**What the exercise asks:**
Return the listing exactly. Keep no pictures.
[[ Information supplied, beginning ]]
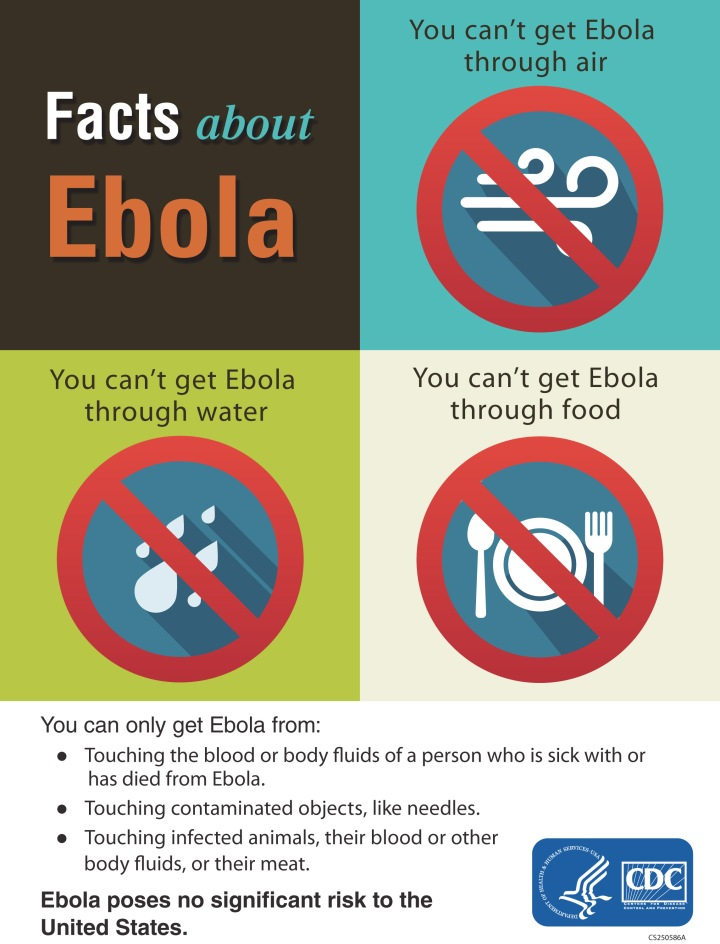 Infographic by the Centers for Disease Control and Prevention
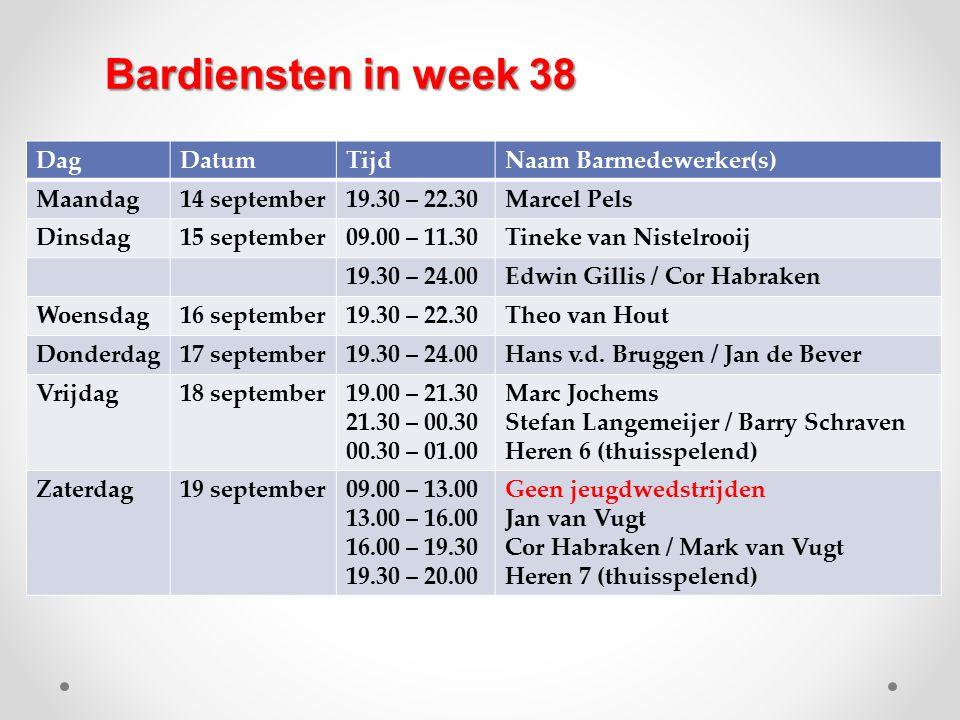 DagDatumTijdNaam Barmedewerker(s) Maandag21 september19.30 – 22.30John Prince / Cor Habraken Dinsdag22 september09.00 – 11.30Tineke van Nistelrooij 19.30 – 24.00Matthijs Assmann / Stan Sengers Woensdag23 september19.30 – 22.30Gerrit Nabuurs Donderdag24 september19.30 – 24.00Cor Habraken Vrijdag25 september19.00 – 21.30 21.30 – 00.30 00.30 – 01.00 Vincent v.d.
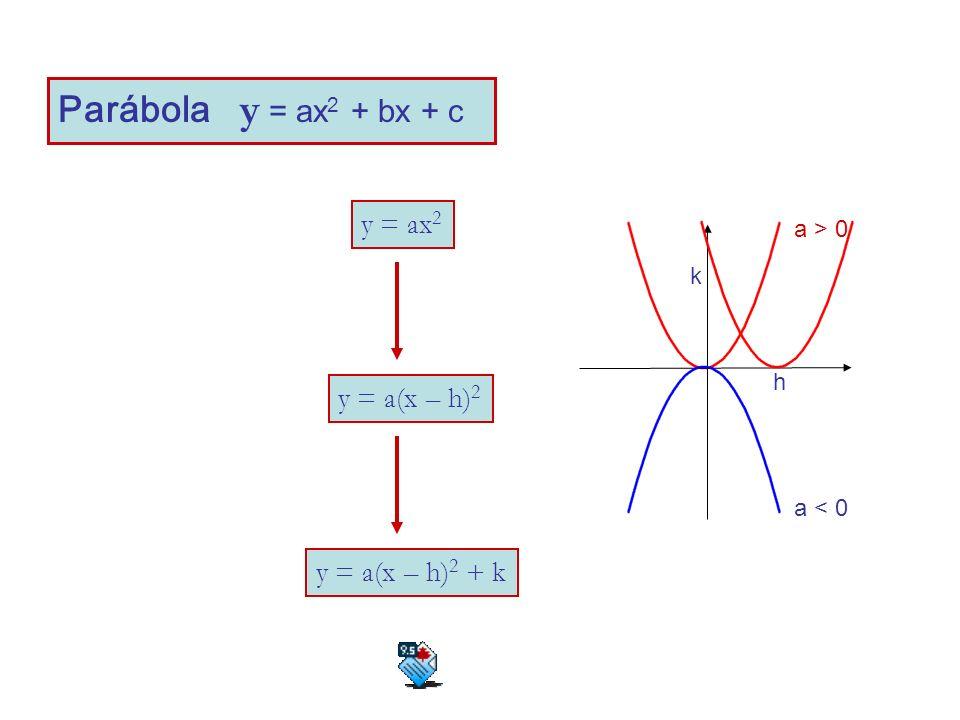 Parábola y = ax 2 + bx + c y = ax 2 y = a(x – h) 2 y = a(x – h) 2 + k a > 0 a < 0 h k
[[ Information supplied, end ]]
**Solution to the problem:**
 Infographic by the Centers for Disease Control and Prevention
 DagDatumTijdNaam Barmedewerker(s) Maandag21 september19.30 – 22.30John Prince / Cor Habraken Dinsdag22 september09.00 – 11.30Tineke van Nistelrooij 19.30 – 24.00Matthijs Assmann / Stan Sengers Woensdag23 september19.30 – 22.30Gerrit Nabuurs Donderdag24 september19.30 – 24.00Cor Habraken Vrijdag25 september19.00 – 21.30 21.30 – 00.30 00.30 – 01.00 Vincent v.d.
 Parábola y = ax 2 + bx + c y = ax 2 y = a(x – h) 2 y = a(x – h) 2 + k a > 0 a < 0 h k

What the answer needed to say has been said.